Comment 26 Chris Lalancette 2009-06-03 17:47:04 UTC
Mark,
     I don't think it is either, actually.  The underlying issue is a hypervisor issue, and I've opened up BZ 502826 to solve it for RHEL-5.  However, I think we also might want a patch in the upstream domU kernel to make it a bit more robust against this kind of hypervisor bug.  Jeremy, is that correct?  Or do you want to just declare this a hypervisor bug and do nothing in the upstream domU kernel code?

Chris Lalancette

Comment 27 Mark McLoughlin 2009-06-03 21:46:17 UTC
(In reply to comment #19)
> The patch from Chris has been added to F-11 kernel 2.6.29.3-155 in time to meet
> release.  I will replace this with the patch from Jeremy when it is available,
> and leave this bug open until that is done.

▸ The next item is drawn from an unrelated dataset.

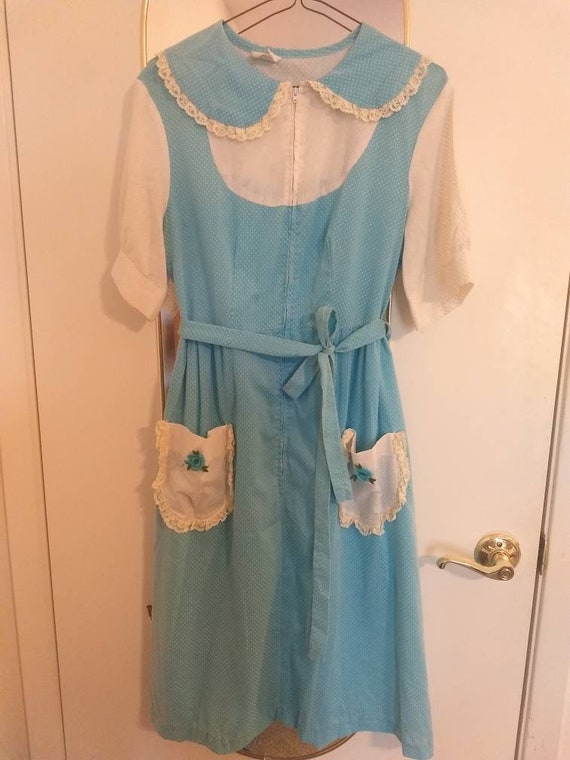 old fashioned house dress 40s/50s Cotton House Dress Better Dresses Vintage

Ah - I missed that last bit - Justin is leaving this bug open until he pulls in the patch from upstream.

Comment 28 Jeremy Fitzhardinge 2009-06-03 22:48:56 UTC
(In reply to comment #25)
> Chris/Justin: I'm coming to two conflicting conclusions from reading this:
> 
>   1) It's fixed in the latest fedora kernel -> CLOSED RAWHIDE
> 
>   2) It's a hypervisor bug -> CLOSED NOTABUG
> 
> which is it? :-)  

Well, its both.  It is a Xen bug which is best fixed in Xen, but it can be easily worked around in the guest kernel.  The bug will only hit in fairly limited circumstances (starting a 2+GB guest on a host with a CPU supporting GB pages).  

(You could also work around it in current versions of the Xen tools which allow the user to mask CPUID bits in the config file, but I don't know if your shipping versions of the tools have that feature.)

Comment 29 Bug Zapper 2009-06-09 15:18:26 UTC
This bug appears to have been reported against 'rawhide' during the Fedora 11 development cycle.
Changing version to '11'.

More information and reason for this action is here:
http://fedoraproject.org/wiki/BugZappers/HouseKeeping

Comment 30 Justin M. Forbes 2009-09-25 14:46:24 UTC
This is a workaround for a hypervisor bug with limited impact, and is not going to be carried forward in F-12.